*PROBLEM DETAILS*
Strip the pictures and reproduce the rest of the listing exactly.

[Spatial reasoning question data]
..............................

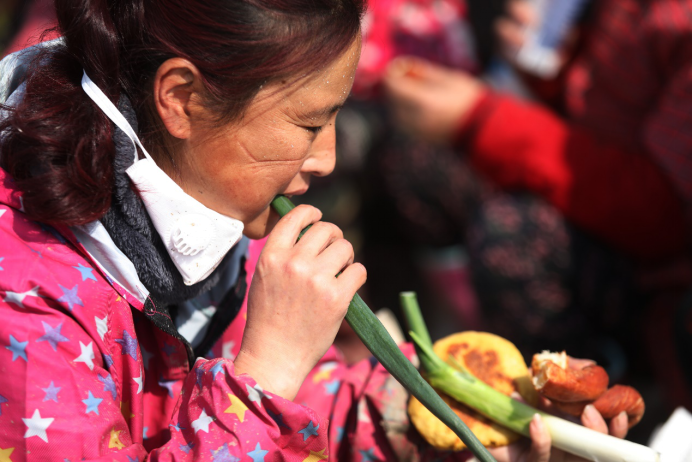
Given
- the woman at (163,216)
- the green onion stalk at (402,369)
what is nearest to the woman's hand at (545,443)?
the green onion stalk at (402,369)

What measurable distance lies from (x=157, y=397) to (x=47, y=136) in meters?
0.60

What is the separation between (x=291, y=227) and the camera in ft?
3.85

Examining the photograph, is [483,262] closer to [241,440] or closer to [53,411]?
[241,440]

..............................

*THE OUTPUT*
Given
- the woman at (163,216)
- the green onion stalk at (402,369)
what is nearest to the woman's hand at (545,443)?
the green onion stalk at (402,369)

What measurable distance lies from (x=157, y=397) to (x=47, y=136) in meters?
0.60

What is the separation between (x=291, y=227) and the camera in ft?
3.85

Examining the photograph, is [483,262] closer to [241,440] or closer to [53,411]?
[241,440]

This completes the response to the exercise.